An undirected graph.

In graph theory an undirected graph has two kinds of incidence matrices: unoriented and oriented.

The unoriented incidence matrix (or simply incidence matrix) of an undirected graph is a n × m matrix B, where n and m are the numbers of vertices and edges respectively, such that Bi,j = 1 if the vertex vi and edge ej are incident and 0 otherwise.

For example the incidence matrix of the undirected graph shown on the right is a matrix consisting of 4 rows (corresponding to the four vertices, 1–4) and 4 columns (corresponding to the four edges, e1–e4):

e1 e2 e3 e4
1 1 1 1 0
2 1 0 0 0
3 0 1 0 1
4 0 0 1 1
=

${\displaystyle {\begin{pmatrix}1&1&1&0\\1&0&0&0\\0&1&0&1\\0&0&1&1\\\end{pmatrix}}.}$

If we look at the incidence matrix, we see that the sum of each column is equal to 2. This is because each edge has a vertex connected to each end.

The incidence matrix of a directed graph is a n × m matrix B where n and m are the number of vertices and edges respectively, such that Bi,j = −1 if the edge ej leaves vertex vi, 1 if it enters vertex vi and 0 otherwise (many authors use the opposite sign convention).

The oriented incidence matrix of an undirected graph is the incidence matrix, in the sense of directed graphs, of any orientation of the graph. That is, in the column of edge e, there is one 1 in the row corresponding to one vertex of e and one −1 in the row corresponding to the other vertex of e, and all other rows have 0. The oriented incidence matrix is unique up to negation of any of the columns, since negating the entries of a column corresponds to reversing the orientation of an edge.

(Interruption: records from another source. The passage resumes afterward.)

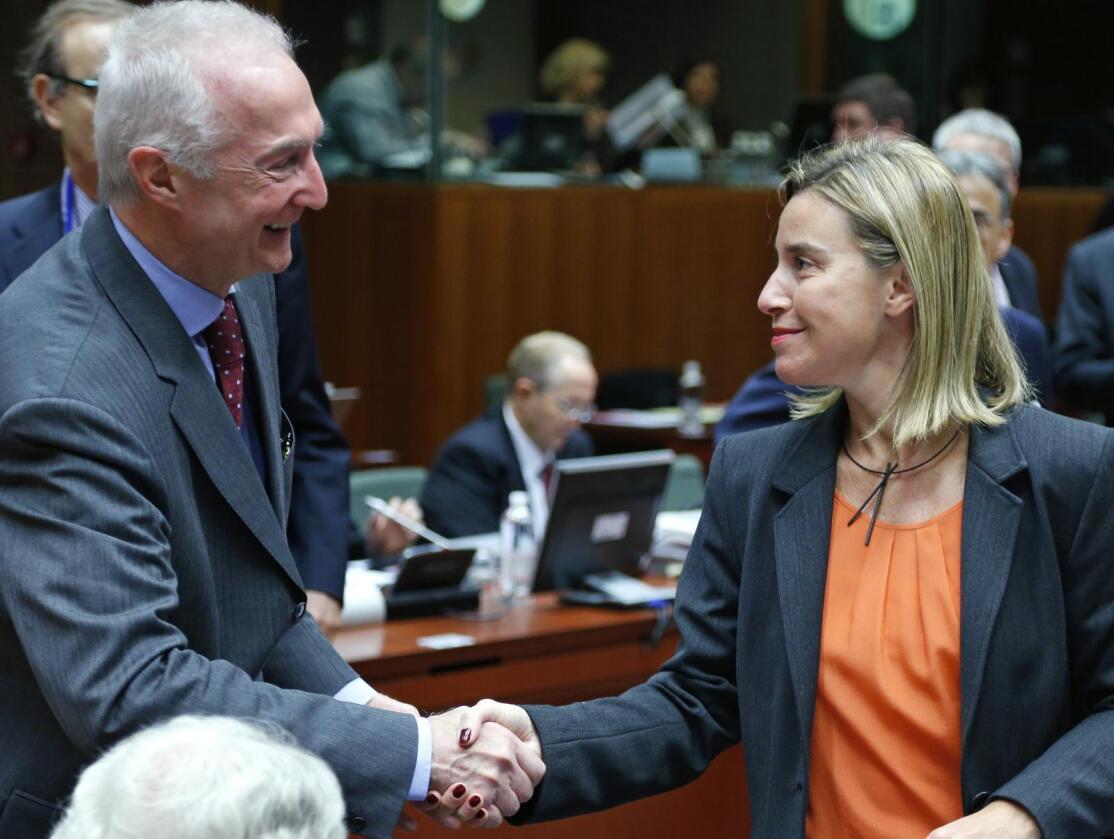 EUs antiterrorsjef Gilles de Kerchove (t.v.) hilser på EUs utenrikssjef Federica Mogherini på et møte i Brussel i januar. Foto: Yves Herman / Reuters / NTB scanpix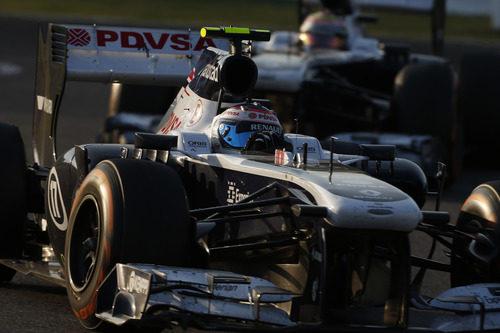 Valtteri Bottas perdió la posición con su compañero al final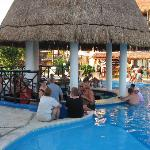 Swim up bar - the place to hang!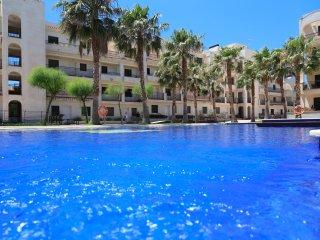 UHC CASA DAURADA 238: High standard apartment in the centre of Miami Playa !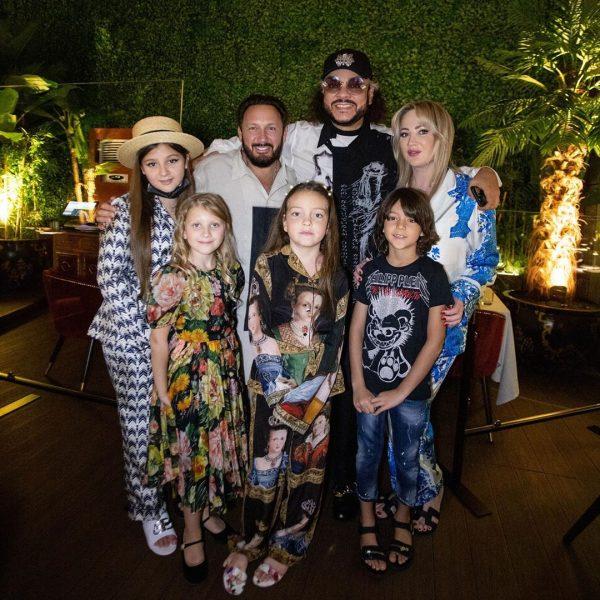 Киркоров с детьми и семьей Стаса Михайлова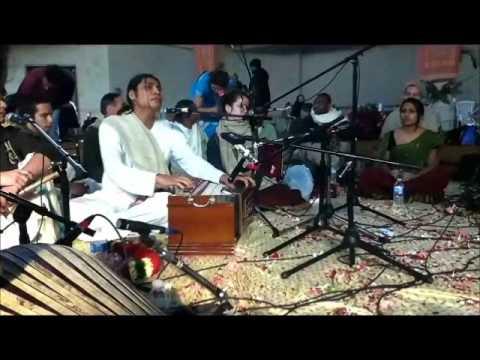 Video Ashtaprahar 02,20,2011 - Toronto 24-Hour Kirtan Festival - 3 - Hari Bhakti & Ajamil Das download in MP3, 3GP, MP4, WEBM, AVI, FLV January 2017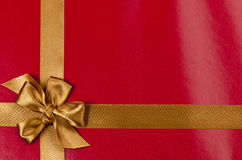 Priorità bassa rossa del regalo con il nastro dell'oro Fotografia Stock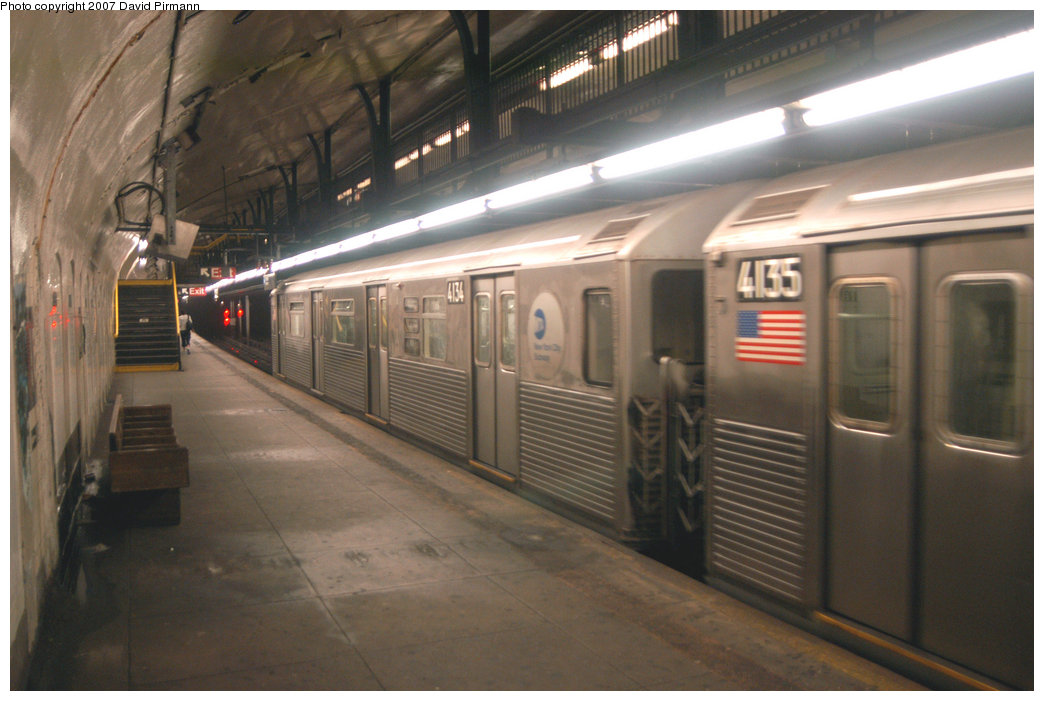(184k, 1044x701)<br><b>Country:</b> United States<br><b>City:</b> New York<br><b>System:</b> New York City Transit<br><b>Line:</b> IND 8th Avenue Line<br><b>Location:</b> 181st Street <br><b>Route:</b> A<br><b>Car:</b> R-38 (St. Louis, 1966-1967)  4134 <br><b>Photo by:</b> David Pirmann<br><b>Date:</b> 9/10/2007<br><b>Viewed (this week/total):</b> 9 / 2154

The unoriented incidence matrix of a graph G is related to the adjacency matrix of its line graph L(G) by the following theorem:

${\displaystyle A(L(G))=B(G)^{\textsf {T}}B(G)-2I_{m}.}$

where A(L(G)) is the adjacency matrix of the line graph of G, B(G) is the incidence matrix, and Im is the identity matrix of dimension m.

The discrete Laplacian (or Kirchhoff matrix) is obtained from the oriented incidence matrix B(G) by the formula

${\displaystyle B(G)B(G)^{\textsf {T}}.}$

The integral cycle space of a graph is equal to the null space of its oriented incidence matrix, viewed as a matrix over the integers or real or complex numbers. The binary cycle space is the null space of its oriented or unoriented incidence matrix, viewed as a matrix over the two-element field.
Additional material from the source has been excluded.